Given entries
+++++
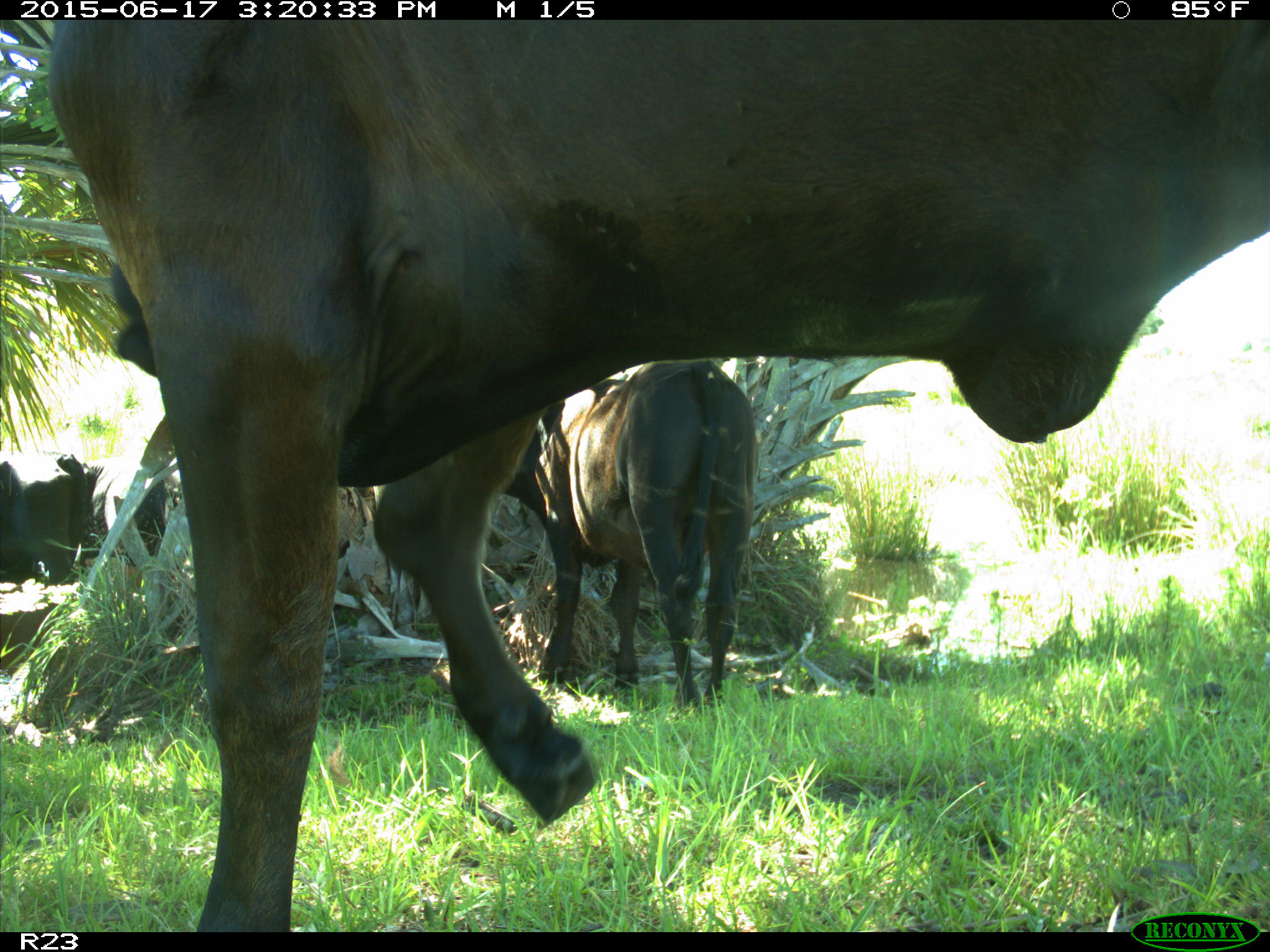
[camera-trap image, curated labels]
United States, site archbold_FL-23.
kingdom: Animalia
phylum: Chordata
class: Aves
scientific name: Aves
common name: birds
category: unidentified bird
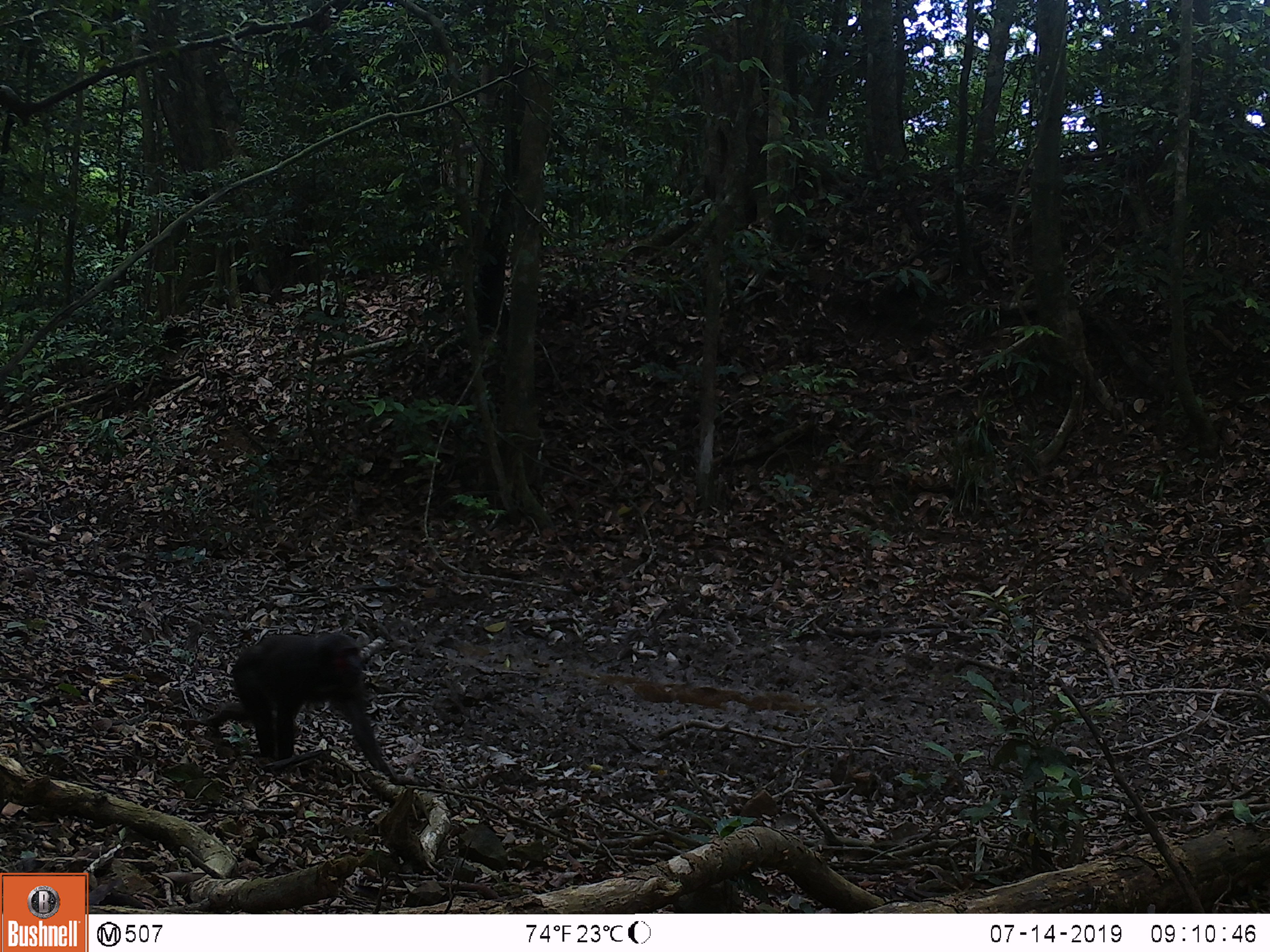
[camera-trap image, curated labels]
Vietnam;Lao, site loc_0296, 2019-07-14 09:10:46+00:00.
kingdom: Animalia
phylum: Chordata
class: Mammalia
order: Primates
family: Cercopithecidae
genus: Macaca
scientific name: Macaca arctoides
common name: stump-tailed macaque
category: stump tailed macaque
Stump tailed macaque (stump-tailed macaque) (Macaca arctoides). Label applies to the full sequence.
+++++
When the listing is transcribed, every line must match the original exactly, and the pictures must be left out.

Answer to the problem
[camera-trap image, curated labels]
United States, site archbold_FL-23.
kingdom: Animalia
phylum: Chordata
class: Aves
scientific name: Aves
common name: birds
category: unidentified bird
[camera-trap image, curated labels]
Vietnam;Lao, site loc_0296, 2019-07-14 09:10:46+00:00.
kingdom: Animalia
phylum: Chordata
class: Mammalia
order: Primates
family: Cercopithecidae
genus: Macaca
scientific name: Macaca arctoides
common name: stump-tailed macaque
category: stump tailed macaque
Stump tailed macaque (stump-tailed macaque) (Macaca arctoides). Label applies to the full sequence.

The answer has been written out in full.